Key Facts
- Duration
- 1077–1307
- Original capital
- Nicaea (modern İznik)
- Later capital
- Iconium (modern Konya)
- Decisive defeat
- Battle of Köse Dağ, 1243 (vs. Mongols)
- Successor states
- Multiple Anatolian beyliks, incl. Ottomans
Imperial Zenith Metrics
Territorial Scale Comparison
Peak area vs modern sovereign states
Historical Trajectory
Phase I: Rise
Following the Seljuk victory over Byzantium at the Battle of Manzikert in 1071, Suleiman ibn Qutalmish broke away from the Great Seljuk Empire to found the Sultanate of Rum in 1077. The new state rapidly seized Byzantine territories across Anatolia, establishing its first capital at Nicaea before continued Byzantine pressure forced a shift eastward to Iconium, consolidating Seljuk control over the Anatolian plateau.
Phase II: Zenith
At its height in the late 12th and early 13th centuries, the sultanate captured key Byzantine ports on both the Mediterranean and Black Sea coasts and expanded eastward to Lake Van.
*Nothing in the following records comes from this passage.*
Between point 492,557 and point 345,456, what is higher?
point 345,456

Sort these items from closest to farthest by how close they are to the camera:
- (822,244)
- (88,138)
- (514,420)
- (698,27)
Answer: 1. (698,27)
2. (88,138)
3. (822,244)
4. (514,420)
A network of caravanserais stimulated trade between Iran, Central Asia, and the West, with particularly strong Genoese commercial ties. The resulting wealth enabled the absorption of rival Turkish polities, including the Danishmendids, Mengüjekids, Saltukids, and Artuqids.
Phase III: Decline
The Mongol invasion delivered a fatal blow at the Battle of Köse Dağ in 1243, reducing the sultanate to a vassal of the Ilkhanate. Seljuk authority eroded steadily through the second half of the 13th century as Mongol overlords dominated political affairs. The last vassal sultan, Mesud II, was murdered in 1308, and the fragmented state dissolved into numerous small beyliks, one of which — the Ottoman dynasty — ultimately reunified Anatolia.